Saved data entries:

▬▬▬▬▬▬▬▬▬▬

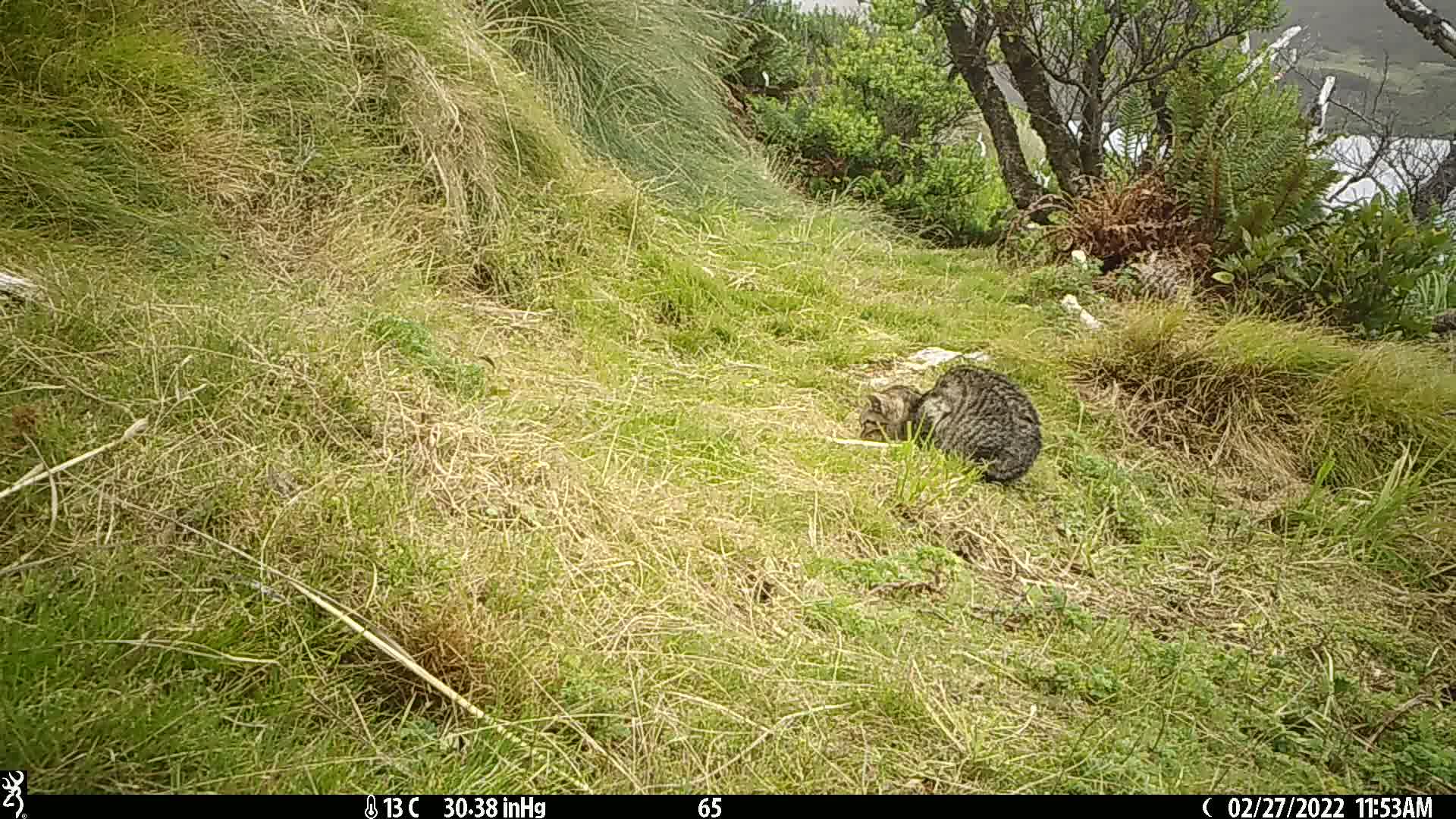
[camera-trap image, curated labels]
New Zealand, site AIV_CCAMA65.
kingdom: Animalia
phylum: Chordata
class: Mammalia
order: Carnivora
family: Felidae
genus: Felis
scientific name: Felis catus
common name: domestic cat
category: cat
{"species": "cat (domestic cat) (Felis catus)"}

▬▬▬▬▬▬▬▬▬▬

◆ WORK INSTRUCTION
The copy you produce must repeat all the entries exactly and contain no pictures.

◆ YOUR SOLUTION
[camera-trap image, curated labels]
New Zealand, site AIV_CCAMA65.
kingdom: Animalia
phylum: Chordata
class: Mammalia
order: Carnivora
family: Felidae
genus: Felis
scientific name: Felis catus
common name: domestic cat
category: cat
{"species": "cat (domestic cat) (Felis catus)"}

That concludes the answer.